Excerpt >>
## Begin

Sri Lanka’s Newest Poverty Eradication Plan: Prajashakthi National Movement

S Manoharan, Senior Assistant Secretary to the President.

“Poverty is not just a lack of income; it is a deprivation of basic capabilities,” observed Amartya Sen.Poverty is not merely the absence of income. It is the absence of security, access, opportunity, dignity, and voice. It is shaped by education, health, livelihoods, infrastructure, safety, social protection, geography, climate, markets, and governance. When these interlinked factors interact across space and time, poverty ceases to be a problem that can be solved through a single programme or ministry. It becomes a wicked problem, one that resists linear solutions and demands systemic responses.

Sri Lanka’s Prajashakthi National Movement to Eradicate Poverty begins with this recognition. The Prajashakthi Management Information System (MIS) is not designed as a routine data platform. It is conceived as a governance system, one that enables the state and citizens to jointly understand, prioritize, and act upon complex, multidimensional poverty across all administrative levels, from the national to the village.

## End

Stored rows >>
## Begin

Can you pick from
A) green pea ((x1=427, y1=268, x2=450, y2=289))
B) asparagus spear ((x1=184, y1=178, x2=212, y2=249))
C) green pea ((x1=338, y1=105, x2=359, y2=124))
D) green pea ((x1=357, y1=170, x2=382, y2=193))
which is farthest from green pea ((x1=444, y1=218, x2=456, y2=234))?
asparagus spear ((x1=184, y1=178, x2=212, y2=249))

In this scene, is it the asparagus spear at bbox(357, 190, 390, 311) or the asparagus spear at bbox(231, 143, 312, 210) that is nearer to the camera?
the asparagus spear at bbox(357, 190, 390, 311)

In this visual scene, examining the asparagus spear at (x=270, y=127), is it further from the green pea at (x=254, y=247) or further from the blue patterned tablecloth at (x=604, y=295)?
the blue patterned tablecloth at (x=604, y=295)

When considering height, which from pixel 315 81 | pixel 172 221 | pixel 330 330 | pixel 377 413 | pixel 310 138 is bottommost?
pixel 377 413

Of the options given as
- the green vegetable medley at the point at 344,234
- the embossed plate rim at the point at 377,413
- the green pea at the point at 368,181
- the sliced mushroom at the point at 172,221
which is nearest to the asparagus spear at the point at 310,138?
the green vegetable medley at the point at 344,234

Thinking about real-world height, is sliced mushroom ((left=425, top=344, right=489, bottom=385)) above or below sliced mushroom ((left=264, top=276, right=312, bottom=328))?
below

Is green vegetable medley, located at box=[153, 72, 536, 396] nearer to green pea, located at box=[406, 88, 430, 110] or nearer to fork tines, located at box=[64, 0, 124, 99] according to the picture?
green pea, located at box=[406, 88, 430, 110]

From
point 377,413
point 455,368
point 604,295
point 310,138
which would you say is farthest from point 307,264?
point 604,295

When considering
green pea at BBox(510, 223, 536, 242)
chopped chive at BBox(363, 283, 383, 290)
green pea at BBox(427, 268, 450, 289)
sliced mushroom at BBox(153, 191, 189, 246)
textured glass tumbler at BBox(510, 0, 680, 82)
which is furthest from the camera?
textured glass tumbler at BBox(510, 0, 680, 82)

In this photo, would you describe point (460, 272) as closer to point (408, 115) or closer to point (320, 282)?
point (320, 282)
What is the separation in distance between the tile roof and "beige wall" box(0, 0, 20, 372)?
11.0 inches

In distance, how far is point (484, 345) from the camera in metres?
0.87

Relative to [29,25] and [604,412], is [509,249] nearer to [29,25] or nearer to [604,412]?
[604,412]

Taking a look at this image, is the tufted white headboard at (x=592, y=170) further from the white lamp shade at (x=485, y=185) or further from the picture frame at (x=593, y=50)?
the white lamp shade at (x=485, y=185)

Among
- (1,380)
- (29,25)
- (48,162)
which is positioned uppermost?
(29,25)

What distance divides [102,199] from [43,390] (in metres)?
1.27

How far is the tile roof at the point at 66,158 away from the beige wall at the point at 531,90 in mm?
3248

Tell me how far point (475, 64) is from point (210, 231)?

## End

Work instructions >>
1) In the Prajashakthi excerpt, what does poverty become when its interlinked factors interact across space and time?
2) Rewrite the records from the line containing "Taking a look" through the end of the records, putting "farther" in place of "further" and leaving everything else unchanged.

Answers to the exercise >>
1) A wicked problem, one that resists linear solutions and demands systemic responses.

2)
Taking a look at this image, is the tufted white headboard at (x=592, y=170) farther from the white lamp shade at (x=485, y=185) or farther from the picture frame at (x=593, y=50)?
the white lamp shade at (x=485, y=185)

Among
- (1,380)
- (29,25)
- (48,162)
which is positioned uppermost?
(29,25)

What distance divides [102,199] from [43,390] (in metres)?
1.27

How far is the tile roof at the point at 66,158 away from the beige wall at the point at 531,90 in mm?
3248

Tell me how far point (475, 64) is from point (210, 231)?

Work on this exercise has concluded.